No Statistical Significance

Cecil, in he latest column, states,"…[T]he conts differ by less than 0.2 percent, a statistically insignificant difference…"

I often see in the results of studies, etc., that the difference is of no statistical significance. WTF? When does a difference become significant? Is there set and precise rules when it doesn’t, or is it something the analyst concludes? Perhaps some statistics major knows the answer. Perhaps some one else does. Perhaps not.

A lot depends upon the sample size and stuff. When I took my statistics class in college, I could have nailed this answer. However, others can explain standard deviations better than I.

Statistical significance tests are a way of trying to sort out normal variation from true findings. Basically, these tests tell you what the probability is that a finding is by chance.

There’s various ways of testing significance, but they generally have to do with:

  1. the size of the sample (the bigger the sample, the smaller the difference needs to be to be significant)
  2. the variability of the data (the more variable the data, the bigger the difference needs to be to be significant)
  3. the size of the sample in proportion to the whole population

There’s probably more, but that’s all that’s coming to mind.

(Note the correct omission of “hi Opal” which is to be used only when one’s list otherwise would have 2 entries. Who says I haven’t been paying attention?)

These tests are indeed based on mathematical equations - and something can quite objectively be said to be statistically signficant or not. In general, if the test suggests that there’s a 95% chance that the findings are meaningful, it is accepted as statistically significant.

That’s why when (reputable) polls are published in the paper, you get a statement along the lines of “these results are considered acurated +/- 5 percentage points, 19 times out of 20”. What that’s saying is that according the the statistics test, if you conducted that poll 20 times, 19 of those times the results would fall +/- 5 percentage points of the results reported.
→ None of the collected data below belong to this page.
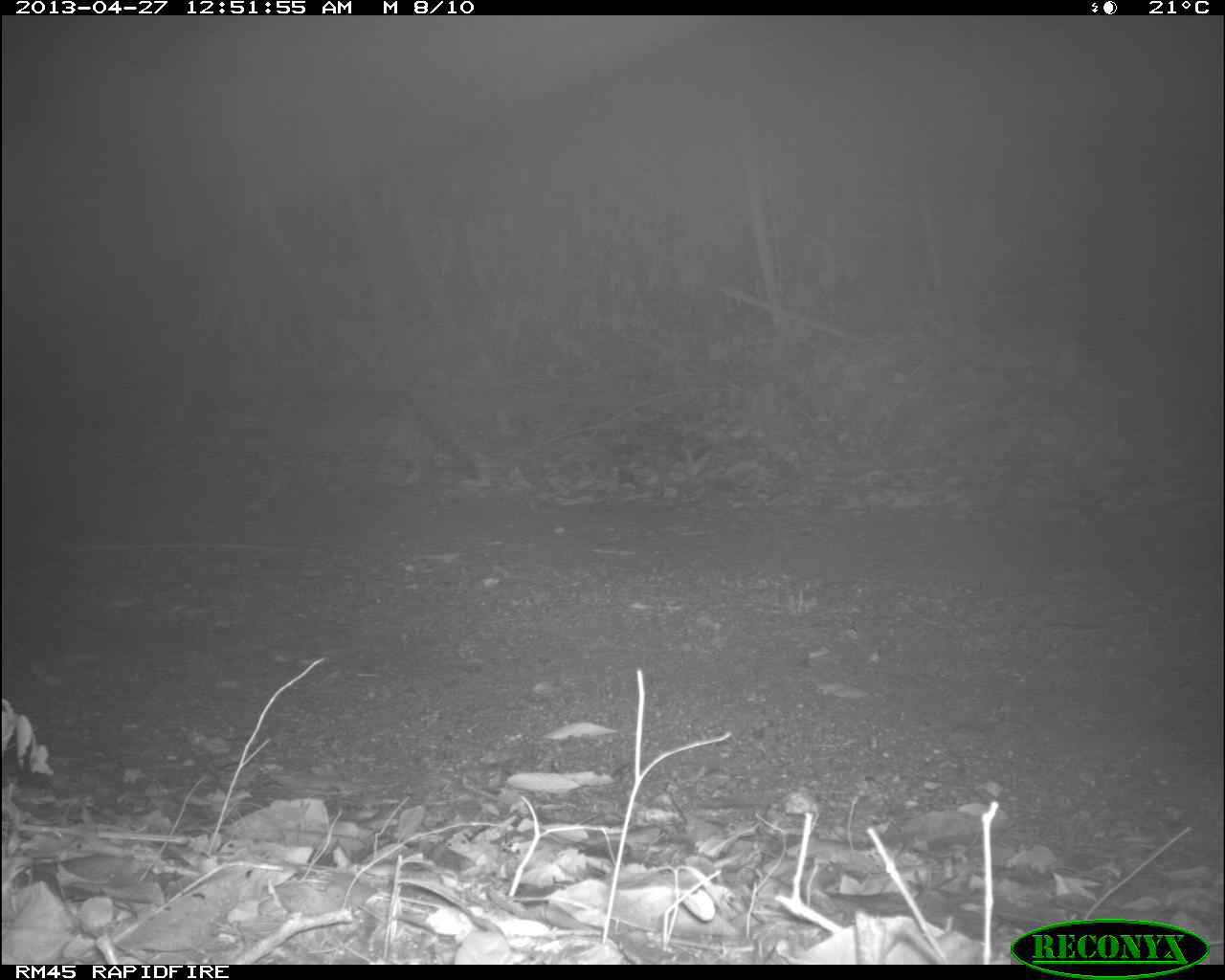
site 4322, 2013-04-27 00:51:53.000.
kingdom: Animalia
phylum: Chordata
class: Mammalia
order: Carnivora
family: Felidae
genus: Leopardus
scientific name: Leopardus pardalis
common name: ocelot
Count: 1.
However, just because something is “statistically significant” doesn’t mean it truly is meaningful. I do a lot of work in marketing to physicians, and they are regularly dismissing “statistically significant” results simply because from a practical point of view, their not meaningful to everyday life.

I know there’s more to it. I know someone else will be happy to fill in the gaps.

D18

Most statistics is based on a calculated figure known as the p-value. The p-value has a technical defintion that is a little hard to wrap your head around, but is worth it.

There are two hypotheses. One, known as the null hypothesis (H-sub-0), is the one that says nothing special is going on. The other, known as the alternative hypothesis (H-sub-1), is that there is something significant happening.

**The p-value is the chance that the observed result could have happened by chance alone under the null hypothesis. **

Say it was .0001. That means, if the null hypotheses was correct, we would see somehting like this 1-in-10,000 times if chance alone was responsbile. One in 10,1000… that just seems a bit much to believe that this particular sample was the one-in-10,000, so we conclude it wasn’t just chance, and decide that the alternative hypothesis was correct.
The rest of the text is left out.